▶ TASK STATEMENT
Reproduce the lines of the listing from the one containing "In this photo, does" through the end of the listing, inclusive, with "camera" replaced by "viewer" and all else unchanged. Return only those lines.

(Stored data entries)
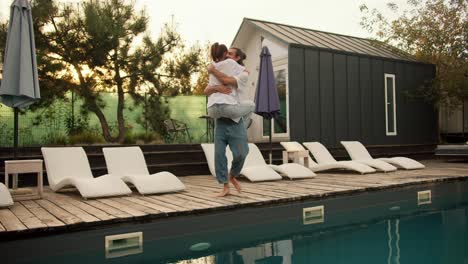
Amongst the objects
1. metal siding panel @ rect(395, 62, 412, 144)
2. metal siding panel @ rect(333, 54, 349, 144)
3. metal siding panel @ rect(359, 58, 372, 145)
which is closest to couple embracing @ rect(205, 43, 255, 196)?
metal siding panel @ rect(333, 54, 349, 144)

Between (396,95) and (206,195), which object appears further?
(396,95)

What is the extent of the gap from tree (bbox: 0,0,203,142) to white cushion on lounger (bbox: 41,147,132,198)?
3165 mm

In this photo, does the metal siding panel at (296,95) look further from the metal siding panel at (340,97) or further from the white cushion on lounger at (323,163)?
the white cushion on lounger at (323,163)

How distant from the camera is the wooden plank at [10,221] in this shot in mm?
→ 3107

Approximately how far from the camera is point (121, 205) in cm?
418

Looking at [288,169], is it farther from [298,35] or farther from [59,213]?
[298,35]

▶ COMPLETED TASK
In this photo, does the metal siding panel at (296,95) look further from the metal siding panel at (340,97) or further from the white cushion on lounger at (323,163)?
the white cushion on lounger at (323,163)

How distant from the viewer is the wooden plank at [10,221] in this shot in mm?
→ 3107

Approximately how far from the viewer is point (121, 205) in cm?
418

Looking at [288,169], is it farther from [298,35] or farther from [59,213]?
[298,35]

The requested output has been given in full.